A Charter official confirmed that Rolls has decided to leave the company, but noted that Charter is not yet in a position to announce a successor or identify who might take on Rolls's duties when he exits later this year. Rolls reports to Jim Blackley, a former Cablevision Systems Corp. exec who today serves as executive VP, engineering and information technology, at Charter.
"[W]e are very appreciative to Jay for his many contributions and years of service to the company, we wish him all the best, and are working with him on a transition," Charter said in an email to Light Reading.
Rolls's decision to leave Charter comes about a year after he suffered a major ski accident in Utah, since when he has been recovering.

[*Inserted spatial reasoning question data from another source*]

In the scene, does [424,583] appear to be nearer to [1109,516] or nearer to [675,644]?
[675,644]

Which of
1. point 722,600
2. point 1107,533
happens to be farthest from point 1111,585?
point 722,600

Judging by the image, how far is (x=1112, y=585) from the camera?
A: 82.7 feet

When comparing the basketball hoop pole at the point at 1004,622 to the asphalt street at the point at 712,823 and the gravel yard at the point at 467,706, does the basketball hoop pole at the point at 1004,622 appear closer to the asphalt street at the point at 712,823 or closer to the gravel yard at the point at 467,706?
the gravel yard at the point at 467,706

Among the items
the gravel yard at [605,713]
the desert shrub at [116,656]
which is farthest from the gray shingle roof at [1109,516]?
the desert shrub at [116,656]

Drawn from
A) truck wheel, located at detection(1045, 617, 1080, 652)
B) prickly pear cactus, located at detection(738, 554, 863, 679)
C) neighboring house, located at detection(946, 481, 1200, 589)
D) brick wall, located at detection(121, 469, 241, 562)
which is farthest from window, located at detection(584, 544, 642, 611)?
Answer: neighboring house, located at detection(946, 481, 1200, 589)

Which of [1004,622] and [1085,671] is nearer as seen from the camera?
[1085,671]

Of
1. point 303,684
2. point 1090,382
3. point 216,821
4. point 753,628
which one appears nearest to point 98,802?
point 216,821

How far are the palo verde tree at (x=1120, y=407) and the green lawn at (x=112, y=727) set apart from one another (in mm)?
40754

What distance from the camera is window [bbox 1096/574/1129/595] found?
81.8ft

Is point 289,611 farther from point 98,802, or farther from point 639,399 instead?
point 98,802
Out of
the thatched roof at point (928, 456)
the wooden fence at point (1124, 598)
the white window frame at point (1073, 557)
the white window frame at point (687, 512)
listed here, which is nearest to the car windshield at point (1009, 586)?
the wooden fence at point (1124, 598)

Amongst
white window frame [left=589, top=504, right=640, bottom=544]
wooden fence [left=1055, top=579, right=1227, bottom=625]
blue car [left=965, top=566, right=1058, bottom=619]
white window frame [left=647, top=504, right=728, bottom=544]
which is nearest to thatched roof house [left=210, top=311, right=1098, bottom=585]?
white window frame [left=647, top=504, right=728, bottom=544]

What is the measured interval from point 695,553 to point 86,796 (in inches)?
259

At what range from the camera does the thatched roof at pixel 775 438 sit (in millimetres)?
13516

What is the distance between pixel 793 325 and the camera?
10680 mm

A person familiar with the situation said the accident played a significant role in the decision, and that Rolls expects to take a pause from the industry so he can complete the recovery process and spend more time with his family.
The source added that Rolls may also volunteer some of his time to work on the Mike Johnston campaign, as the Colorado Democrat attempts to unseat Republican Senator Cory Gardner in 2020.
Rolls, a cable industry vet and engineering pioneer, was named CTO and SVP at Charter in August 2011, and has played a big part in developing and executing the company's technology and engineering strategy during years that included Charter's recent integration of Time Warner Cable and Bright House Networks.
Rolls, who currently serves on the board of directors at The Cable Center in Denver, previously was SVP of technology at Cox Communications, where he joined in 1995. Prior to that, he was VP of business development at Pacific Broadband Communications, a cable network startup acquired by Juniper Networks in 2001, and was VP of network engineering at [email protected], where he headed up the company's IP network infrastructure, including its national backbone, interconnects and network security.
Rolls also participated in the development of the Multimedia Cable Network System (MCNS), a cross-MSO specifications effort created in the mid-1990s that led to DOCSIS, the specifications that now underpins the cable industry's IP and high-speed Internet platform.